Automated code review (self-review) — verdict: looks correct, no blocking findings. Posting as a comment, not an approval.
Design (Pass A): The change is a localized guard that makes the implementation honor the method's existing Javadoc ("If byte index is invalid, returns 0"). No layer/responsibility concerns; no peer analogue diverged from (getByte is the only UTF8String accessor carrying this out-of-bounds contract).
Correctness (Pass B):
- Bounds check is correct —
byteIndex >= numBytestreatsnumBytesas an exclusive upper bound (largest valid index isnumBytes - 1), andbyteIndex < 0covers negatives.

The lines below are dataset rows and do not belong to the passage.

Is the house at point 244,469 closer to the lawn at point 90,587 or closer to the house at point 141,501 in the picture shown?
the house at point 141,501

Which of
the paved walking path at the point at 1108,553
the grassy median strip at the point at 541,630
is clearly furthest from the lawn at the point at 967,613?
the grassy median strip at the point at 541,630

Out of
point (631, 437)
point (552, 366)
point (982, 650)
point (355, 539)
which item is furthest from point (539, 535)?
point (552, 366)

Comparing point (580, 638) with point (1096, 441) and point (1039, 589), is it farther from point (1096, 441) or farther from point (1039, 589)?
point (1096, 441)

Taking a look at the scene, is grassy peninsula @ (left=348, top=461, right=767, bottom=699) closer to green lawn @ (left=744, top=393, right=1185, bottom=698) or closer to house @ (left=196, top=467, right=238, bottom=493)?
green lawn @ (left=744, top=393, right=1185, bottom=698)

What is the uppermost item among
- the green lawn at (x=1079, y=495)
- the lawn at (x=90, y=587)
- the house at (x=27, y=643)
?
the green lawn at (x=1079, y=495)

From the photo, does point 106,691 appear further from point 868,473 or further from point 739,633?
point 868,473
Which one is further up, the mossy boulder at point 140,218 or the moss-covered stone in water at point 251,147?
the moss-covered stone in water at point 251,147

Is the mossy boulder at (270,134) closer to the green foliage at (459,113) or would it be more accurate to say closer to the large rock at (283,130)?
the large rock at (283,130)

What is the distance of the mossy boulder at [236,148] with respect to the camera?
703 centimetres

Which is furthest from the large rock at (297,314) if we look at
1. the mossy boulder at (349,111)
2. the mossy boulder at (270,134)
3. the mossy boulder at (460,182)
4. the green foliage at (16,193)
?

Valid indices[0, numBytes)are unchanged. - Matches every assertion in
UTF8StringSuite.testGetByte(-1,length,length + 1) for both the valid and invalid-UTF-8 strings. - Prior behavior was undefined for out-of-range indices (
Platform.getByteread adjacent memory); under JDK 25 that returned47instead of0. The fix makes it deterministic.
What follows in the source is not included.